Doch dieses Monster ist keinesfalls die Verkörperung „reiner Natur“, vielmehr zeigt sich in seiner Gestalt, dass die Natur auch an ihrem entlegensten Fleck bereits vom Menschen korrumpiert ist. Die Inzucht, deren Produkt der es ist, ist nämlich nicht Symptom eines vorzivilisatorischen Urzustands, sondern im Gegenteil Ausdruck eines besonders rigiden Gesellschaftssystems, dem in der Einöde keine reglementierenden moralischen Fesseln angelegt werden konnten: dem rücksichtslosen Patriarchat.
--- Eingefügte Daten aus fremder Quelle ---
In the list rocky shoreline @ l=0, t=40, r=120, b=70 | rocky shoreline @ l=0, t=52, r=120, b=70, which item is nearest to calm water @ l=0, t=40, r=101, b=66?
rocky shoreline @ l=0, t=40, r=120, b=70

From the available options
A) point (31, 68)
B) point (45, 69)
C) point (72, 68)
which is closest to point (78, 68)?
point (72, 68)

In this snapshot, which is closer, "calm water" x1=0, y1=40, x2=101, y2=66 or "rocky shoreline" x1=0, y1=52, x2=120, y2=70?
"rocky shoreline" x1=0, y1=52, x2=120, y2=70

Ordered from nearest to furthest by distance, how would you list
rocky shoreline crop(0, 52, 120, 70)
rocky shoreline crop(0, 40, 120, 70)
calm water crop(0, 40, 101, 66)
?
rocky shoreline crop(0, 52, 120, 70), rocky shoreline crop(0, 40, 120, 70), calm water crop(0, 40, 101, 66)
Das verdeutlicht das Zusammentreffen der Protagonisten mit der Hillbily-Familie: Der Vater hat – so steht zu vermuten – seine Tochter zur Frau genommen und mit ihr neben den mordenden Söhnen eine weitere Tochter gezeugt, die den Überlebenden am Ende zu Hilfe kommt (wie in HÜGEL DER BLUTIGEN AUGEN). Es ist eben nicht eine wie auch immer geartete Form von „Natur“, die sich in dieser Familie Ausdruck verschafft hat, sondern menschliche Bösartigkeit. Dass der Vater mit dem Gewehr vor den Protagonisten steht, bloß weil diese zu laut Musik gehört haben, qualifiziert ihn jedenfalls auch zum Leben in einer beliebigen amerikanischen Großstadt.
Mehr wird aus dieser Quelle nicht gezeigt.